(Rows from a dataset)
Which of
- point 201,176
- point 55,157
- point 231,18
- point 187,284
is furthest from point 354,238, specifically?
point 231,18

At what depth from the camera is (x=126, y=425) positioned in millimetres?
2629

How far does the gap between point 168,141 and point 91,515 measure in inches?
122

* * *

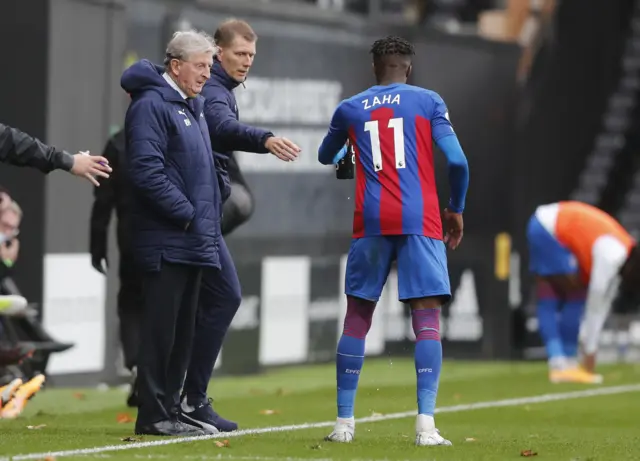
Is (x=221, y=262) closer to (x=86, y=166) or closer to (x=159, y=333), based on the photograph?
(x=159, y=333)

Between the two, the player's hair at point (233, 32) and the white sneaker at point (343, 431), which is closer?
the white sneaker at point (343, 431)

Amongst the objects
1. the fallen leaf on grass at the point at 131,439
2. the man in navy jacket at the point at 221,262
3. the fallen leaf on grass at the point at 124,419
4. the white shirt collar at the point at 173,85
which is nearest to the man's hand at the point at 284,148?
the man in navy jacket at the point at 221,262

### WRITTEN EXERCISE:
Report each line in the entries above that contains the word "grass". A match must have the same capitalization.

### RESULT:
1. the fallen leaf on grass at the point at 131,439
3. the fallen leaf on grass at the point at 124,419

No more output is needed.